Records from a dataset
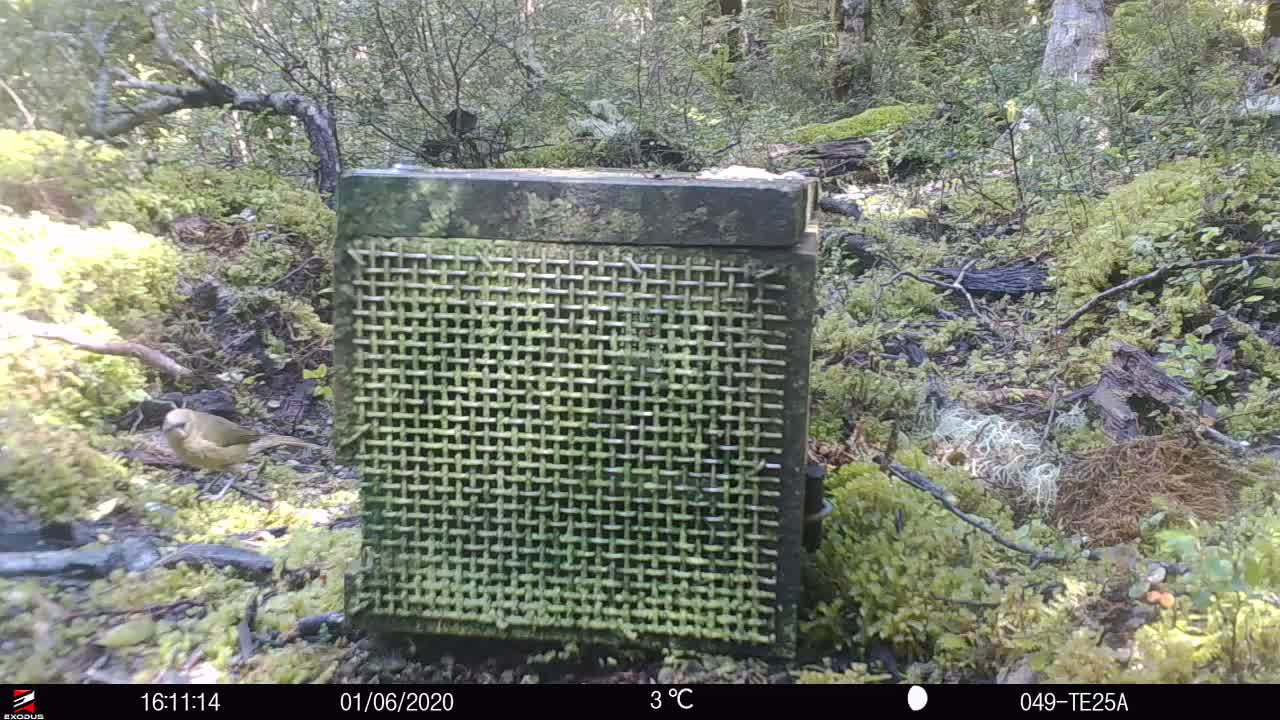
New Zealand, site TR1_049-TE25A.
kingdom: Animalia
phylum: Chordata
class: Aves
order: Passeriformes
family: Meliphagidae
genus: Anthornis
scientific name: Anthornis melanura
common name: new zealand bellbird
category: bellbird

REQUIRED WORK
The line with "phylum: Chordata", the last line of the data above, and every line between them should be duplicated exactly, with nothing else.

EXPECTED ANSWER
phylum: Chordata
class: Aves
order: Passeriformes
family: Meliphagidae
genus: Anthornis
scientific name: Anthornis melanura
common name: new zealand bellbird
category: bellbird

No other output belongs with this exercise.